*** EXERCISE INPUT ***

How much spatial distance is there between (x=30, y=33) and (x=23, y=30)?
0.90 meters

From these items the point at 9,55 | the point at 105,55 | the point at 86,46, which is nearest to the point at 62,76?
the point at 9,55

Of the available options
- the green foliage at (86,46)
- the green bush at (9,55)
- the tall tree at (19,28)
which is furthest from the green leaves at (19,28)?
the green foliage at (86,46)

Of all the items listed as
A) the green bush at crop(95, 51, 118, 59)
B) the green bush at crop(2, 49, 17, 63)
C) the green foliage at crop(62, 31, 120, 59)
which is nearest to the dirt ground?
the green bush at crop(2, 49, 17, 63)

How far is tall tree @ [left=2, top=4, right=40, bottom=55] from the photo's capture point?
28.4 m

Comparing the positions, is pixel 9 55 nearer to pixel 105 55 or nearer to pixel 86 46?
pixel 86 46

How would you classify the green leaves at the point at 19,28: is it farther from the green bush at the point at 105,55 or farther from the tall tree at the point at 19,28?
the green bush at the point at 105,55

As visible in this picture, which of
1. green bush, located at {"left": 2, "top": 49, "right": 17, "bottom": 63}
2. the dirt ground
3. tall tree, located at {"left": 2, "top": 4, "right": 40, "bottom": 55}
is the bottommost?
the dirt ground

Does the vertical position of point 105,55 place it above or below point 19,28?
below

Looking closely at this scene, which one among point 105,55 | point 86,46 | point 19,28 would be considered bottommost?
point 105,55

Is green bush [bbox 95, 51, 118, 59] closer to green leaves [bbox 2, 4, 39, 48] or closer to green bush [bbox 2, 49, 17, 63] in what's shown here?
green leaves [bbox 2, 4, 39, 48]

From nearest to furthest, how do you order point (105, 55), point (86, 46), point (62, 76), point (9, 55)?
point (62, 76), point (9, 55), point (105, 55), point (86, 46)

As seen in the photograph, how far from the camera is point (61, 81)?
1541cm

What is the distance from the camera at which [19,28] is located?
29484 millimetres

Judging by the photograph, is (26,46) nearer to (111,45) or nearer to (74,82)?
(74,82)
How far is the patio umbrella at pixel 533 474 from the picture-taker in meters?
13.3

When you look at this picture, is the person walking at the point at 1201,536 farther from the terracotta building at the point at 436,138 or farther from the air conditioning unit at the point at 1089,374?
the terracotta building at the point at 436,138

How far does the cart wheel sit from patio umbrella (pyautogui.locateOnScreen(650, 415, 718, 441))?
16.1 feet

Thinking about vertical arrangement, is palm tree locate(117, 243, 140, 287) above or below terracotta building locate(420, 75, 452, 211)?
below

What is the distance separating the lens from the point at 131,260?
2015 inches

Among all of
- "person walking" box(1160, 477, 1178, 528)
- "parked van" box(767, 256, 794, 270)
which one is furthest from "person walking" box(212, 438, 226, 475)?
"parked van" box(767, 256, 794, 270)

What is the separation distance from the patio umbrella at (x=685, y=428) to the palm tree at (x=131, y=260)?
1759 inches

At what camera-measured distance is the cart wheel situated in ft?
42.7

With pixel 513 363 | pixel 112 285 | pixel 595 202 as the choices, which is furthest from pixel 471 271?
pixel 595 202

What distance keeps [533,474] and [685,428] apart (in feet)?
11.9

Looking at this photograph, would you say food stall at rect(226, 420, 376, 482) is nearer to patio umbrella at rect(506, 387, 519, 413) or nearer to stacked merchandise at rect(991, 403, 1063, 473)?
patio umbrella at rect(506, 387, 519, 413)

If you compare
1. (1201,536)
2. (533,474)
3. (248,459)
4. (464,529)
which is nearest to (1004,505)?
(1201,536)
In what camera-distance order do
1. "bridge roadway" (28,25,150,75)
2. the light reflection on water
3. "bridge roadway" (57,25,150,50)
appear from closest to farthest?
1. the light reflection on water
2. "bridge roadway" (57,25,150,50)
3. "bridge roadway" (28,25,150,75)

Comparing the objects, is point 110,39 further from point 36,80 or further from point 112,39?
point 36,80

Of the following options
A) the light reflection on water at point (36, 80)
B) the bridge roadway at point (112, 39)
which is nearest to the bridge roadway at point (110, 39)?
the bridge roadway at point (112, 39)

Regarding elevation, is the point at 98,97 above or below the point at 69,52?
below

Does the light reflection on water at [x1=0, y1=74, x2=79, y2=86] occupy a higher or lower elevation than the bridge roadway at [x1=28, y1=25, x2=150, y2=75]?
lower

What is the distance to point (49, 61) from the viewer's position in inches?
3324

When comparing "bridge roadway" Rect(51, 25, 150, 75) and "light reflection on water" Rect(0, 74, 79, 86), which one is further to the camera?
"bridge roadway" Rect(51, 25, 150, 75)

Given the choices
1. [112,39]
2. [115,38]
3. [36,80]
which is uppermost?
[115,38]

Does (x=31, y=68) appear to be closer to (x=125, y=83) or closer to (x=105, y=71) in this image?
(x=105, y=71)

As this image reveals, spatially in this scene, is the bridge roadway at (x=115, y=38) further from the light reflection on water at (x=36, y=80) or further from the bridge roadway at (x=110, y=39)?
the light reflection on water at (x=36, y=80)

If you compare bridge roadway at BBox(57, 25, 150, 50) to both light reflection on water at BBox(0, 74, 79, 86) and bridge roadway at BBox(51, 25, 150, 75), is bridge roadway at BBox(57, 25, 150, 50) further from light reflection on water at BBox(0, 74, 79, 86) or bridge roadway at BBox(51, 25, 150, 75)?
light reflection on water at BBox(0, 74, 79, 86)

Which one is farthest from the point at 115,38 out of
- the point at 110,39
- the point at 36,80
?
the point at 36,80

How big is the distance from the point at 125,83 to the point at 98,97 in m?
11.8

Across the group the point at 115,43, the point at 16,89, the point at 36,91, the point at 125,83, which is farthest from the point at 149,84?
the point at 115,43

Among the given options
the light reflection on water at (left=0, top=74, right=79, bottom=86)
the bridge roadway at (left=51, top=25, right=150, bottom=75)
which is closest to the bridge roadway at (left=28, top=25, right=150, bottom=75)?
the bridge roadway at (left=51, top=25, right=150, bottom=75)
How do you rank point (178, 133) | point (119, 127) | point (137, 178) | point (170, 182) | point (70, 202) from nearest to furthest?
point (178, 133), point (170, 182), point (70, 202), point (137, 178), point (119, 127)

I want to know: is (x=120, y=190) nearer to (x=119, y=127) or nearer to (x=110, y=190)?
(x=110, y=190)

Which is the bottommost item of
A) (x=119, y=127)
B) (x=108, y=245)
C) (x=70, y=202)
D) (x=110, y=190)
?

***

Please repeat the listing from the line containing "How big is the" through the last line of the listing, including both of those lines.

▶ **ANSWER TO THE EXERCISE**
How big is the distance from the point at 125,83 to the point at 98,97 in m?
11.8

Across the group the point at 115,43, the point at 16,89, the point at 36,91, the point at 125,83, which is farthest from the point at 149,84?
the point at 115,43

Among the given options
the light reflection on water at (left=0, top=74, right=79, bottom=86)
the bridge roadway at (left=51, top=25, right=150, bottom=75)
which is closest to the bridge roadway at (left=28, top=25, right=150, bottom=75)?
the bridge roadway at (left=51, top=25, right=150, bottom=75)
How do you rank point (178, 133) | point (119, 127) | point (137, 178) | point (170, 182) | point (70, 202) from nearest to furthest?
point (178, 133), point (170, 182), point (70, 202), point (137, 178), point (119, 127)

I want to know: is (x=120, y=190) nearer to (x=119, y=127) or nearer to (x=110, y=190)?
(x=110, y=190)

Which is the bottommost item of
A) (x=119, y=127)
B) (x=108, y=245)
C) (x=70, y=202)
D) (x=110, y=190)
?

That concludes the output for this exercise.